La richiesta arriva in un clima politico sempre più segnato dalle conseguenze del conflitto in Medio Oriente. Alla petizione hanno già aderito i Giovani Democratici regionali, numerose federazioni locali, il Movimento 5 Stelle della Toscana, Sinistra Italiana e le rispettive giovanili. Tra i primi firmatari anche Maurizio Brotini, presidente di Ires Toscana ed ex segretario regionale della Cgil.
“Dopo le posizioni assunte dai presidenti di Puglia ed Emilia-Romagna e dopo le parole di Giani sull’autodeterminazione del popolo palestinese, chiediamo un segnale forte anche in Toscana”, ha dichiarato Enrico Bruni, segretario GD Pisa.
“Parliamo di oltre 20 mila vittime, una carestia che colpisce il 93% della popolazione e bambini senza cure – ha aggiunto Bernardo Taddei, GD Livorno –. Le leggi regionali presentate da PD e M5S devono diventare azioni concrete.
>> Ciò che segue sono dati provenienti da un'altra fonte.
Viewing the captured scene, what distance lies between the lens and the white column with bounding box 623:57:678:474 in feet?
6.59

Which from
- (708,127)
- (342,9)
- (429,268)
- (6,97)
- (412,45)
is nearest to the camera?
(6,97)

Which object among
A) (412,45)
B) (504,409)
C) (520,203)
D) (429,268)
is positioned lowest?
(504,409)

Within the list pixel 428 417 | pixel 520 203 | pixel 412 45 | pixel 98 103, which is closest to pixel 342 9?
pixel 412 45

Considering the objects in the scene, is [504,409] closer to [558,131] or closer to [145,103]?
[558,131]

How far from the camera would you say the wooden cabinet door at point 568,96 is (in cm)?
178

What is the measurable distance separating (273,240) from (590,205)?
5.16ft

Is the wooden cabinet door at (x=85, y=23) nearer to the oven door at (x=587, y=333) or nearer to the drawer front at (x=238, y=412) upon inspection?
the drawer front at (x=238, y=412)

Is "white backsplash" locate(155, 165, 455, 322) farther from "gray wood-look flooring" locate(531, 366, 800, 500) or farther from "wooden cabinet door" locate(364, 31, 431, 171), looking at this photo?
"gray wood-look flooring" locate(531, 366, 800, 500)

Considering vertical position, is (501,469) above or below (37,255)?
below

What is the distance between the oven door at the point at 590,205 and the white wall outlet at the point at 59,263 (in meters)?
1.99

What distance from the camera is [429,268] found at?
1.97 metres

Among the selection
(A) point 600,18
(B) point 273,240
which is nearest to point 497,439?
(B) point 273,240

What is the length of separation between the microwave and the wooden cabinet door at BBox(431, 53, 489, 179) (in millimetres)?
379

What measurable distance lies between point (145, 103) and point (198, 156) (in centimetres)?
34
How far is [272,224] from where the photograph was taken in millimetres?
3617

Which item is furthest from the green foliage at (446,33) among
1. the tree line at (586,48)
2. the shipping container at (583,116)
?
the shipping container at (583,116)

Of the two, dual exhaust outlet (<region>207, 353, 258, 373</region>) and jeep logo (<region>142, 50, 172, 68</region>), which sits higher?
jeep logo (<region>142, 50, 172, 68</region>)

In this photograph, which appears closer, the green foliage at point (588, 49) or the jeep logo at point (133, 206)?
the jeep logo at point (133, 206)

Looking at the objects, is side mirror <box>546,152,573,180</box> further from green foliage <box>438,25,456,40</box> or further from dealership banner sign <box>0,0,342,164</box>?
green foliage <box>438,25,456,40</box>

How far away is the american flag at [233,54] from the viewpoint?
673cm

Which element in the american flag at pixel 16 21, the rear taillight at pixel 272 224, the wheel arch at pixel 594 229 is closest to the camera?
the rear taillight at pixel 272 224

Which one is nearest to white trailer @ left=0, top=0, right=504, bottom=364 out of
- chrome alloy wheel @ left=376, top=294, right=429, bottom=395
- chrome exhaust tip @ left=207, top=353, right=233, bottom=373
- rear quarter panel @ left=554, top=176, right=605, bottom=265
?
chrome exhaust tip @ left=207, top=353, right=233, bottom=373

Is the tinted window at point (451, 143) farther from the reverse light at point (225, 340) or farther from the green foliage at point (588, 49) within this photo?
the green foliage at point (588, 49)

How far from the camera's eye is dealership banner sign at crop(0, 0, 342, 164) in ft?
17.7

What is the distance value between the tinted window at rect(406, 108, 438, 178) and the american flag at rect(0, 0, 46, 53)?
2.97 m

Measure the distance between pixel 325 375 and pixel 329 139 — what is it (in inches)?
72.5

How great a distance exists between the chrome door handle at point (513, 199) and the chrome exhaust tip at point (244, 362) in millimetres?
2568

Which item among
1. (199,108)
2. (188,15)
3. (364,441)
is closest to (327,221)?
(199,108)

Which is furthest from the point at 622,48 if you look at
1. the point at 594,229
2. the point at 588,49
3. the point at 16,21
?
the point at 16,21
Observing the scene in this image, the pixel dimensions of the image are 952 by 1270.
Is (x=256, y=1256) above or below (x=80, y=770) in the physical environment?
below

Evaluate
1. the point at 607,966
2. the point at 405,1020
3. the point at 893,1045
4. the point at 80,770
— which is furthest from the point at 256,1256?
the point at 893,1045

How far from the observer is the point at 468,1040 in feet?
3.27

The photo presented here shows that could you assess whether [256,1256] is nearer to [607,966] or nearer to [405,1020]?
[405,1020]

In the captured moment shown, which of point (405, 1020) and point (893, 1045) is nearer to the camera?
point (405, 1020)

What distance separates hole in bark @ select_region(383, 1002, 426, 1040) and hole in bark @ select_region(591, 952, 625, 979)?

Serve uno stop a ogni relazione con il governo israeliano e i suoi rappresentanti sul territorio”.
Sulla stessa linea anche i segretari delle federazioni di Firenze e della Toscana. “Denunciamo da tempo il massacro a Gaza. Lo abbiamo chiamato genocidio e continueremo a farlo. Non bastano più le parole”, ha dichiarato Simone Zetti (GD Firenze). “Non si discute il lavoro svolto da Carrai alla guida della Fondazione Meyer, ma i valori democratici impongono coerenza tra ruoli pubblici e principi costituzionali”, ha concluso Filippo Giomini, segretario regionale GD.
La polemica investe uno dei simboli della sanità toscana, e pone una questione di etica pubblica che ora tocca anche la presidenza della Regione.